Liste des tâches:
a: Recopiez fidèlement le passage de l'article sur la déchéance de nationalité qui commence par les mots contenant « La déchéance de nationalité, vieille » et se termine par « 9 janvier 2015. ».
b: Combien de lignes des entrées contiennent la chaîne « JSON », en tenant compte de la casse ? Donnez uniquement ce nombre.

Le président français a maintenu, contre l'avis de sa ministre de la justice, sa proposition de déchéance de la nationalité pour les bi...
Le président français a maintenu, contre l'avis de sa ministre de la justice, sa proposition de déchéance de la nationalité pour les binationaux coupables ou complices d'actes de terrorisme. Une partie de la gauche lui reproche d'avoir déjà «perdu son âme»
Le président-protecteur a de nouveau laissé place, en France, au président-gaffeur. En décidant de maintenir mercredi la proposition de déchéance de nationalité pour les coupables ou complices d'acte de terrorisme dans son projet de réforme de la constitution, François Hollande se retrouve empêtré dans le dilemne hérité des attentats du 13 novembre et des dernières élections régionales marquées par la nette progression du Front National: soit tenir bon sur un discours sécuritaire, au risque de se mettre à dos une bonne partie de son électorat de gauche, soit chercher des formules de compromis avec sa majorité, au risque de prêter le flanc à ceux qui lui reprochent d'être «mou», et de ne pas être le «chef de guerre» dont la France menacée a besoin.
Christiane Taubira aurait-elle tenté de forcer la main à François Hollande?
La méthode Hollande, surtout, est à nouveau en cause. Comment expliquer que le chef de l'Etat français propose lui-même, devant le parlement réuni en congrès le 16 novembre, cette mesure très symbolique de déchéance de nationalité; que sa ministre de la justice Christiane Taubira - au coeur de ce dossier - l'enterre publiquement ces jours-ci lors de son voyage officiel en Algérie; que la proposition controversée réapparaisse mercredi dans les annonces faites par le premier ministre Manuel Valls, connu, lui, pour être un adepte des méthodes musclées? Le Temps est, comme la plupart des quotidiens, tombé dans le panneau, laissant entendre l'abandon de la déchéance de nationalité dans son édition de mercredi. Dont acte. Une erreur qui en dit long, cela dit, sur les fractures au sein du gouvernement français, et sur l'autorité contestée de François Hollande, à qui sa Garde des Sceaux opposée à la mesure semble avoir tenté de forcer la main.
Qu'en déduire, alors que l'Assemblée nationale et le Sénat devront voter en début d'année un même texte, puis l'approuver à la majorité des 3/5ème en congrès, pour que la réforme de la constitution devienne effective et que la déchéance de nationalité passe la rampe?
La déchéance de nationalité, vieille antienne de la droite
D'abord que la politique tactique a complètement repris ses droits, un mois et demi après les attentats du 13 novembre et deux semaines avant le premier anniversaire des tueries de Charlie Hebdo et de l'Hypercacher, survenues le 7 et 9 janvier 2015.

Données de l'exercice:
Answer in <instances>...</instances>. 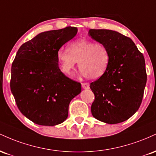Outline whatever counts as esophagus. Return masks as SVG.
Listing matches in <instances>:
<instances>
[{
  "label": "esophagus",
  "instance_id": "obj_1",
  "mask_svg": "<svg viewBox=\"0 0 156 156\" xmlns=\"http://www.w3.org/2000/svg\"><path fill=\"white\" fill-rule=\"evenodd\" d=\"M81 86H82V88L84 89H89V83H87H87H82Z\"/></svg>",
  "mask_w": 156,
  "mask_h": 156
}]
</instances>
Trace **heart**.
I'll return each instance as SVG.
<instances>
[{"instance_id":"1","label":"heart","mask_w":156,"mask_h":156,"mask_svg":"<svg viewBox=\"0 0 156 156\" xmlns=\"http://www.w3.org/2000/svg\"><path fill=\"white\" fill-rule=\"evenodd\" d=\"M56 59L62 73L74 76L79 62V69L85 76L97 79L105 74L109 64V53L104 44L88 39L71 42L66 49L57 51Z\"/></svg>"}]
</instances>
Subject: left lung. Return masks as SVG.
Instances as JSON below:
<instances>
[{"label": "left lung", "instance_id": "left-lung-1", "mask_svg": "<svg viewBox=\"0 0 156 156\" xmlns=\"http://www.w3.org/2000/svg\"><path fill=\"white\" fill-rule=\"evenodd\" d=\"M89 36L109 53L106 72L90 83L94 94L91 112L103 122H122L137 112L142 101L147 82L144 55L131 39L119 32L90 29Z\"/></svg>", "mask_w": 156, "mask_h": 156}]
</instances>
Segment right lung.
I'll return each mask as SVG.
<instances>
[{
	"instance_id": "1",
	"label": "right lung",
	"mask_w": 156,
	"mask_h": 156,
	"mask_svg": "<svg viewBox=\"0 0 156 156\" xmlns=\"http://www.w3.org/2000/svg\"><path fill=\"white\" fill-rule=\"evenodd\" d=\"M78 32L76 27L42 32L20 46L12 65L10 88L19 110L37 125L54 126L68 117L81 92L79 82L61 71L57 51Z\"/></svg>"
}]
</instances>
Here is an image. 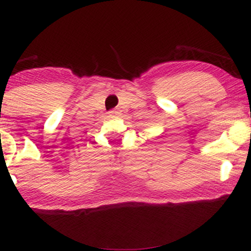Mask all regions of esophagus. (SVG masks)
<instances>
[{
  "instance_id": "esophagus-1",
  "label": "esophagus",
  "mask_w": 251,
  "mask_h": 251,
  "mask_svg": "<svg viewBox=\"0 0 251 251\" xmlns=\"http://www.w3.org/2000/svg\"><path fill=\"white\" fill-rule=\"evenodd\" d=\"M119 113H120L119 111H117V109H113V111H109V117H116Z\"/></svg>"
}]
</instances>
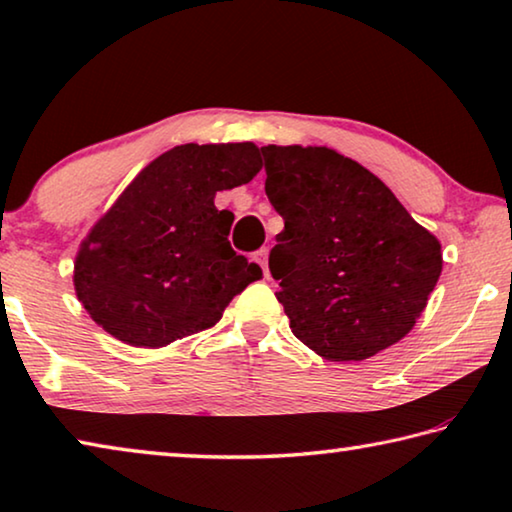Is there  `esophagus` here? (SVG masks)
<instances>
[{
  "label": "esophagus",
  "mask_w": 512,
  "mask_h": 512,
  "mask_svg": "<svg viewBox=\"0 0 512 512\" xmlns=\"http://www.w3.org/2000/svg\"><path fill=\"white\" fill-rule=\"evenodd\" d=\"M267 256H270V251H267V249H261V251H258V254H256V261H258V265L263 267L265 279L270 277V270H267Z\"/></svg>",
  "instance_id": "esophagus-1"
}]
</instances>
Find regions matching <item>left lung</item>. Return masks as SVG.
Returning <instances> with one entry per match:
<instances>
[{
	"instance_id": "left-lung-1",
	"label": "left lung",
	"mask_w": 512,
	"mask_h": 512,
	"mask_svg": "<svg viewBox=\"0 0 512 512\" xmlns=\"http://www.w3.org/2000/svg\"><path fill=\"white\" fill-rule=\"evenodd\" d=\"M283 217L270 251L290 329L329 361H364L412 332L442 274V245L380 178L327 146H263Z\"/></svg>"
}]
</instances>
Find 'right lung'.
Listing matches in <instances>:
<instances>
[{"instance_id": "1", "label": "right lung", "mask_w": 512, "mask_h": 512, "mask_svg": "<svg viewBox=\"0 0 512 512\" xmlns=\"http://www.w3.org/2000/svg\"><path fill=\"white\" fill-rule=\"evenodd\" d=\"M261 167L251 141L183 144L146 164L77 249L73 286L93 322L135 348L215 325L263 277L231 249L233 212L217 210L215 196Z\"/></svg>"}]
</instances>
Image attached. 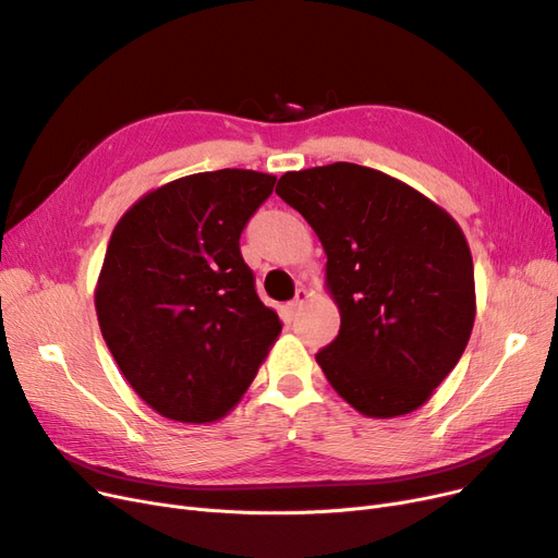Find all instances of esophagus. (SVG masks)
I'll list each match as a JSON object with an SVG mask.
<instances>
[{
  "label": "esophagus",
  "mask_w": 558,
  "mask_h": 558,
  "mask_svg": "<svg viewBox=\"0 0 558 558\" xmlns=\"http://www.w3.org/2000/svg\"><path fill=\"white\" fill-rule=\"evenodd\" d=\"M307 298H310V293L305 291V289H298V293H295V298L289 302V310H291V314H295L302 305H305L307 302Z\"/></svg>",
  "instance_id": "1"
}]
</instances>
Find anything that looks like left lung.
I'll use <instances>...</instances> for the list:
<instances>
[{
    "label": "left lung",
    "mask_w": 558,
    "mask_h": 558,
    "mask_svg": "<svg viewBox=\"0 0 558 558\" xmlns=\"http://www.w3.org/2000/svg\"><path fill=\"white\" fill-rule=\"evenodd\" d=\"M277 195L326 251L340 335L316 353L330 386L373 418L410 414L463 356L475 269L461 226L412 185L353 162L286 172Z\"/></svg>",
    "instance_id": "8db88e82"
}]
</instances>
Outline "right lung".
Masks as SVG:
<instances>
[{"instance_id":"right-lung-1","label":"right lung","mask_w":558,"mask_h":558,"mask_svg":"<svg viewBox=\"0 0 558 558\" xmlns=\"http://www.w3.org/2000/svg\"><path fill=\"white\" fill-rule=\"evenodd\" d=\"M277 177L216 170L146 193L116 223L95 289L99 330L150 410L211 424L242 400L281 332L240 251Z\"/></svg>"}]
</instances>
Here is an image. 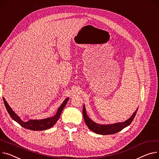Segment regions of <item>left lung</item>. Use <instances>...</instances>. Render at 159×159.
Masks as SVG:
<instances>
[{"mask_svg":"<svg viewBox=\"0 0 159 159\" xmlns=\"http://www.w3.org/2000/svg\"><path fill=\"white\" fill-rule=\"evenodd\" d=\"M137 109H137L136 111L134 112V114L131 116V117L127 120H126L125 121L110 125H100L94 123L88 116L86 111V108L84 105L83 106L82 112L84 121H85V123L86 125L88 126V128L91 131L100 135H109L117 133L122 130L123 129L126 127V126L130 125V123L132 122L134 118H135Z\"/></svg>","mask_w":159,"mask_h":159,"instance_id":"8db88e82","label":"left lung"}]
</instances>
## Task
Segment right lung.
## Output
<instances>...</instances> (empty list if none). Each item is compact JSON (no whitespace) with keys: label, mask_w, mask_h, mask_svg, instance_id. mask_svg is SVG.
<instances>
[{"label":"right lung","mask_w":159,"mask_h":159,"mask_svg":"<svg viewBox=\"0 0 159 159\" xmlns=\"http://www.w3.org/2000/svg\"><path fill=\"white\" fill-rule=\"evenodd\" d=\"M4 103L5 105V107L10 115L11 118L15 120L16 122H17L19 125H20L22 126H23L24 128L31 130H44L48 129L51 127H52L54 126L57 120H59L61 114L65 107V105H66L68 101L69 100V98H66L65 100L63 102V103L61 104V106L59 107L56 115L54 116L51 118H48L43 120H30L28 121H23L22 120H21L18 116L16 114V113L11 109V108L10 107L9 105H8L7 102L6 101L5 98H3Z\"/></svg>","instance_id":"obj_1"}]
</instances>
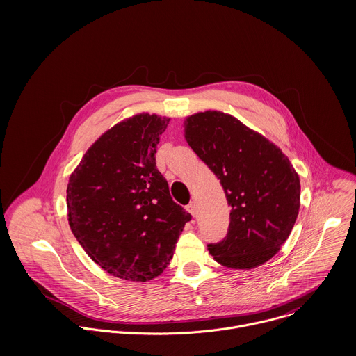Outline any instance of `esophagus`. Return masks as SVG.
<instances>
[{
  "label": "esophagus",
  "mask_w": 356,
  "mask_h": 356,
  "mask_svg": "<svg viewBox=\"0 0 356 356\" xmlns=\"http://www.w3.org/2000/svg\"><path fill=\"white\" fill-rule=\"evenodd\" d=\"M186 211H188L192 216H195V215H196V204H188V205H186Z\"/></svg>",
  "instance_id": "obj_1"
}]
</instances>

Réponses aux exercices:
a:
La déchéance de nationalité, vieille antienne de la droite
D'abord que la politique tactique a complètement repris ses droits, un mois et demi après les attentats du 13 novembre et deux semaines avant le premier anniversaire des tueries de Charlie Hebdo et de l'Hypercacher, survenues le 7 et 9 janvier 2015.

b: 3